··· Text segment ···

Basically what is happening from the FC side is the initiator executes
a simple dt test:

dt of=/dev/raw/raw1 procs=8 oncerr=abort bs=16k disable=stats limit=2m passes=1000000 pattern=iot dlimit=2048

against a single lun (a very basic Windows target mode driver).
During the test a port-enable, port-disable script is running agains
the switch's port that is connected to the target (this occurs every
sixty seconds (for a disabled duration of 2 seconds). Additionally,
the target itself is set to LOGO (logout) or drop off the topology
every 30 seconds.

This test runs fine up to 2.6.19. Breakage appears to have been introduced in
2.6.20-rc1 (our firmware-engineer noticed the problem in 2.6.20-rc4).
Unfortunately our efforts a basic bisections have been fruitless as according
to git-bisect the bad commit is:

commit 029530f810dd5147f7e59b939eb22cfbe0beea12
Author: Adrian Bunk <[email protected]>
Date: Wed Dec 13 00:35:16 2006 -0800

[PATCH] one more EXPORT_UNUSED_SYMBOL removal

Signed-off-by: Adrian Bunk <[email protected]>
Signed-off-by: Andrew Morton <[email protected]>
Signed-off-by: Linus Torvalds <[email protected]>

which doesn't make much sense... Here's the log...

··· Given records ···

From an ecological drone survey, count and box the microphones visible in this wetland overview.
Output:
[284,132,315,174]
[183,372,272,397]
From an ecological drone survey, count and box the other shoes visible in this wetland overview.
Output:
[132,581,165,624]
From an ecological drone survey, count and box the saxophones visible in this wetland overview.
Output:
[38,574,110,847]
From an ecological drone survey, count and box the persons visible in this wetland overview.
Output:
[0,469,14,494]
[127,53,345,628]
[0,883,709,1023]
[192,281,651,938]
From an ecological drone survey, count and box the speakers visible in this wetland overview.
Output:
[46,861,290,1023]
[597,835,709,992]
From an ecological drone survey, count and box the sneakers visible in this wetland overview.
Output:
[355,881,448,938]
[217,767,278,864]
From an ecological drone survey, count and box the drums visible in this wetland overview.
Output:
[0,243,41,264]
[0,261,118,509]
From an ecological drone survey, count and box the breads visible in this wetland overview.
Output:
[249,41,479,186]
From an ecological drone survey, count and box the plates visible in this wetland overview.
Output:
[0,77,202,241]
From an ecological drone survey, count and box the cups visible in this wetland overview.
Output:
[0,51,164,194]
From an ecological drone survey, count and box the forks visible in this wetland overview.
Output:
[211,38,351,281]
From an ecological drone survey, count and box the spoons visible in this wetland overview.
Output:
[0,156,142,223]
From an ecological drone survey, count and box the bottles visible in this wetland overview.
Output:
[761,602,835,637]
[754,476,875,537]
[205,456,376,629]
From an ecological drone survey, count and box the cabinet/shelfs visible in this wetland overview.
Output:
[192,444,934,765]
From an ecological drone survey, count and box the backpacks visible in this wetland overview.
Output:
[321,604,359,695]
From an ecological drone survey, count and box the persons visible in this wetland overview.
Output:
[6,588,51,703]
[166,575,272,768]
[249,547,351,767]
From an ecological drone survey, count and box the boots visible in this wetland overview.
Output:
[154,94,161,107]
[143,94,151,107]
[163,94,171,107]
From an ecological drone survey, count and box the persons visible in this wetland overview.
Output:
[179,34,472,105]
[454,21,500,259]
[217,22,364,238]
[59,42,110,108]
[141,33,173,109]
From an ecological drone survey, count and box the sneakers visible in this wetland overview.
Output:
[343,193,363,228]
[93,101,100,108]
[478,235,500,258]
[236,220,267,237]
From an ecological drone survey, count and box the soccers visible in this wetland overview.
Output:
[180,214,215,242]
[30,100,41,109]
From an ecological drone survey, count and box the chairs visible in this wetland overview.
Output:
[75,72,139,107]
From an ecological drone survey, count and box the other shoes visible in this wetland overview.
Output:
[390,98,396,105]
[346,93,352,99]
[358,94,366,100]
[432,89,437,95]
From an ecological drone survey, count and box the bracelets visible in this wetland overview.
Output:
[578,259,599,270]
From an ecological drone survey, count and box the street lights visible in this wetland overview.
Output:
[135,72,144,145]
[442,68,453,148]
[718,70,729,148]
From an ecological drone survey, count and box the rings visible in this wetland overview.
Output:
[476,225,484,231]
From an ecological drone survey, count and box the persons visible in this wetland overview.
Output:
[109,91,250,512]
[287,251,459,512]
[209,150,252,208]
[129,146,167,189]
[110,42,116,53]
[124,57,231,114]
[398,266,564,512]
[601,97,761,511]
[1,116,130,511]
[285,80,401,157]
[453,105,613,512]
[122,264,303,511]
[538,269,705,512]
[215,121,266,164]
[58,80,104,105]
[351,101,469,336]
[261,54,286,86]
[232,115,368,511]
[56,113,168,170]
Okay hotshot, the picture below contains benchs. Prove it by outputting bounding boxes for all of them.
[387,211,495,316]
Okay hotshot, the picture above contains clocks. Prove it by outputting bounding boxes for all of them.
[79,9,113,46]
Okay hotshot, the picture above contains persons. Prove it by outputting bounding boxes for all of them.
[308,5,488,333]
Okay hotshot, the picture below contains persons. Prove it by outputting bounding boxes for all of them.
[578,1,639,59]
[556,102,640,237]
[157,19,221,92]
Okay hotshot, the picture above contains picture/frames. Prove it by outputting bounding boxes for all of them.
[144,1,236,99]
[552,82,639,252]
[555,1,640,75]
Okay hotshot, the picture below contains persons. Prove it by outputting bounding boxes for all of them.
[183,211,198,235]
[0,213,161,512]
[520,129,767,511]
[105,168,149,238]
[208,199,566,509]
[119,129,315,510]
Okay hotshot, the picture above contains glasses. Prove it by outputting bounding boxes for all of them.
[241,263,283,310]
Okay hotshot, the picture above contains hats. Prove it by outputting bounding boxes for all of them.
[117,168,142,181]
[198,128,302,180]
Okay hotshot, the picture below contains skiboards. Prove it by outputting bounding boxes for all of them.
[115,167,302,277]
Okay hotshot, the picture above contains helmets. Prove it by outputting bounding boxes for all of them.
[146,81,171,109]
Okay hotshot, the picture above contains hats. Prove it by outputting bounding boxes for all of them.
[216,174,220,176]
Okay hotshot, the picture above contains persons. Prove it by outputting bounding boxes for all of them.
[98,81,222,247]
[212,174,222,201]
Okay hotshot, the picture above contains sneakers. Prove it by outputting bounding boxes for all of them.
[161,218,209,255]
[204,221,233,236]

···

### Work instruction
Please rewrite the forum post beginning at the words "Basically what is" and stopping after "problem in 2.6.20-rc4).", with "host adapter" in place of "initiator". The items have no connection to the forum post.

### Response for this exercise
Basically what is happening from the FC side is the host adapter executes
a simple dt test:

dt of=/dev/raw/raw1 procs=8 oncerr=abort bs=16k disable=stats limit=2m passes=1000000 pattern=iot dlimit=2048

against a single lun (a very basic Windows target mode driver).
During the test a port-enable, port-disable script is running agains
the switch's port that is connected to the target (this occurs every
sixty seconds (for a disabled duration of 2 seconds). Additionally,
the target itself is set to LOGO (logout) or drop off the topology
every 30 seconds.

This test runs fine up to 2.6.19. Breakage appears to have been introduced in
2.6.20-rc1 (our firmware-engineer noticed the problem in 2.6.20-rc4).